Word for word, reproduce each line of the data below, omitting every image.

--- START ---

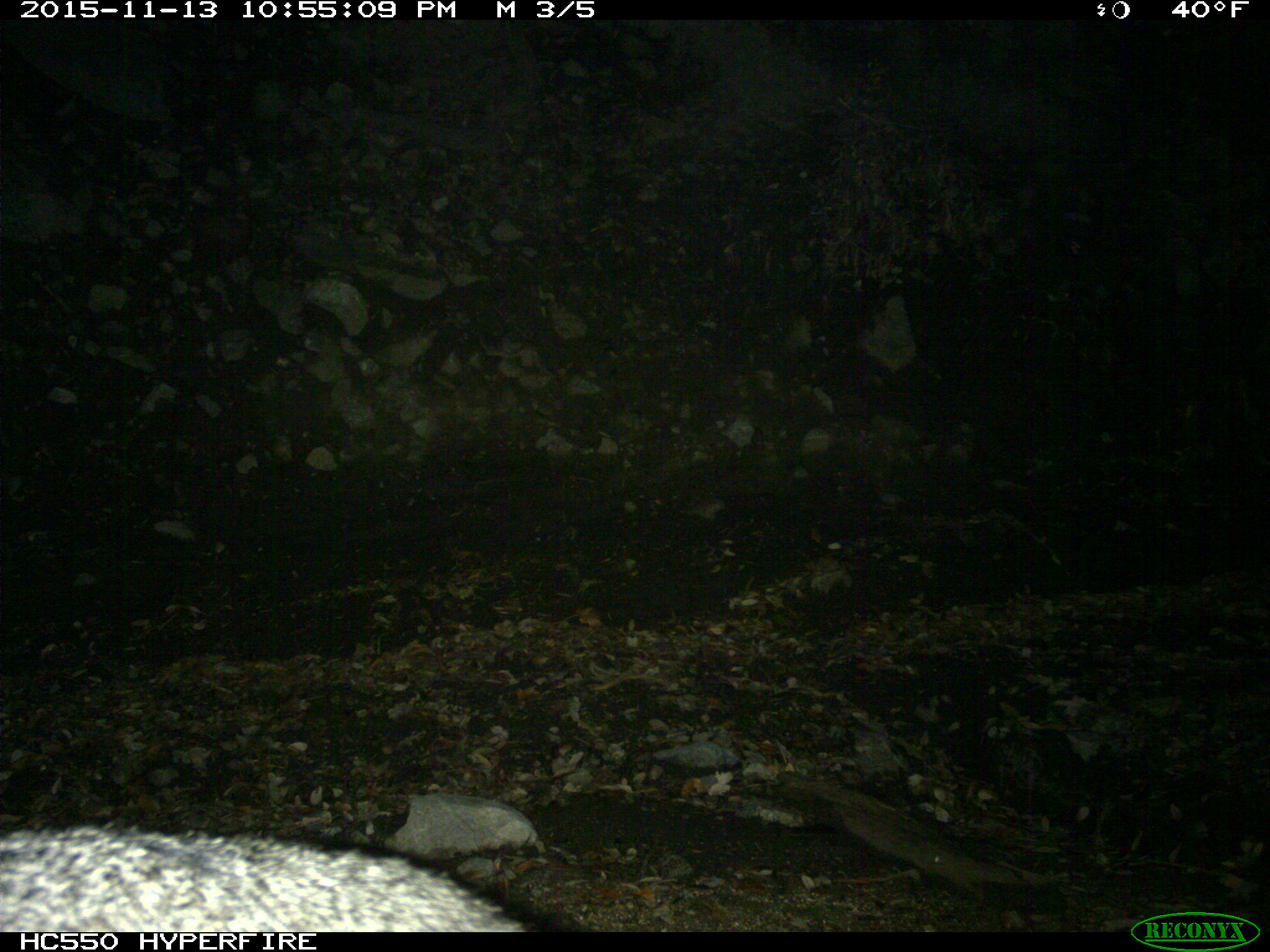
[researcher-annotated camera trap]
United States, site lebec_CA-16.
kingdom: Animalia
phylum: Chordata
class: Mammalia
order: Carnivora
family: Canidae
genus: Urocyon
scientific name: Urocyon cinereoargenteus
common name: gray fox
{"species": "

--- END ---

Solution —
[researcher-annotated camera trap]
United States, site lebec_CA-16.
kingdom: Animalia
phylum: Chordata
class: Mammalia
order: Carnivora
family: Canidae
genus: Urocyon
scientific name: Urocyon cinereoargenteus
common name: gray fox
{"species": "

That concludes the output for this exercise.